_TASK TO CARRY OUT_:
Extend the passage on the Nazi concept of the "subhuman," continuing from its last sentence.

_DOCUMENT EXTRACT_:
+ + + + + + +
Although it has features similar to a human, the subhuman is lower on the spiritual and psychological scale than any animal. Inside of this creature lies wild and unrestrained passions: an incessant need to destroy, filled with the most primitive desires, chaos and coldhearted villainy.

A subhuman and nothing more!

Not all of those, who appear human are in fact so. Woe to him who forgets it!

Historian Robert Jan van Pelt writes that for the Nazis, "it was only a small step to a rhetoric pitting the European Mensch against the Soviet Untermensch, which had come to mean a Russian in the clutches of Judeo-Bolshevism."

This concept included Jews, Roma (Gypsies), non-Europeans (although the number of black Africans, for example, was too small in 1940s Europe) and some of the Slavic peoples (named as Ukrainians, Poles, Russians, Serbs and Czechoslovaks).
+ + + + + + +
_PROVIDED DATA_:
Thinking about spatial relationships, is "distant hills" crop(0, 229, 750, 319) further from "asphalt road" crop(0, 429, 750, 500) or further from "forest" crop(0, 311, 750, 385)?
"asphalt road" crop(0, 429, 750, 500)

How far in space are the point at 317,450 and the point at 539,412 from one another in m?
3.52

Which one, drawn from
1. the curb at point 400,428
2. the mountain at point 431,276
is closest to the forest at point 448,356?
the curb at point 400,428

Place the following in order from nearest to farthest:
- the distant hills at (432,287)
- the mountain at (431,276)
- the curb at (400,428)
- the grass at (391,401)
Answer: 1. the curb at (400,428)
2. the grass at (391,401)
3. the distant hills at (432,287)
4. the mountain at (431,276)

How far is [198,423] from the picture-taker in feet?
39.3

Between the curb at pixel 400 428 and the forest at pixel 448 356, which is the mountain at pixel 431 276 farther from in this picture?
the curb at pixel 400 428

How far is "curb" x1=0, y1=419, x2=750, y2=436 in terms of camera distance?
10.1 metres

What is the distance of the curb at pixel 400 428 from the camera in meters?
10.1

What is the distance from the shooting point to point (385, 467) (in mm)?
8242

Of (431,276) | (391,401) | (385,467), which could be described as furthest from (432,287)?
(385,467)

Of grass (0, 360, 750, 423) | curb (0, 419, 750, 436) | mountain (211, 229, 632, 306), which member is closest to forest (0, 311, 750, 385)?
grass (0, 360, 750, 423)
+ + + + + + +
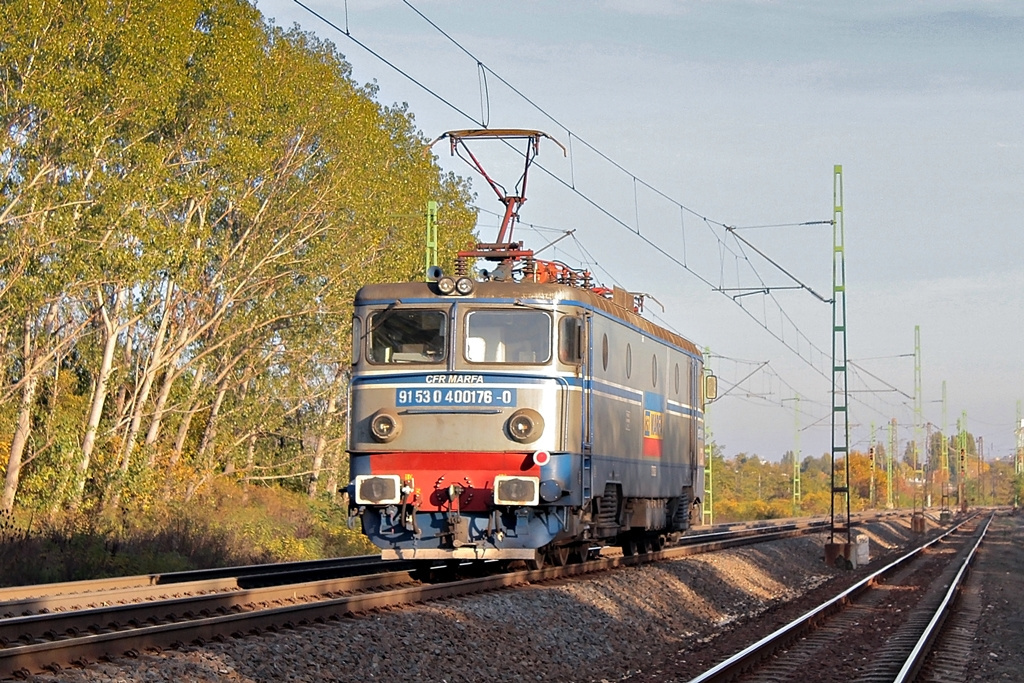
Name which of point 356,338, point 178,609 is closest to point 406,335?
+ + + + + + +
_FINAL RESULT_:
However, the "Untermensch" policy toward Slavic peoples was far from consistent. In effect, Hitler's intent was to cull the numbers of Slavic peoples, who both then and now were the most numerous of the European peoples. The "Untermensch" policy made the execution of such policy more effective, by purporting "quasi-scientific" impetus, so such inconsistent application of the policy was logical, as the Nazis did not seek complete destruction of the Slavic peoples, whom they saw as a valuable source of expansion for the Third Reich and considered many percentage of Slavs as Aryans (especially the ones with light eyes and light hair).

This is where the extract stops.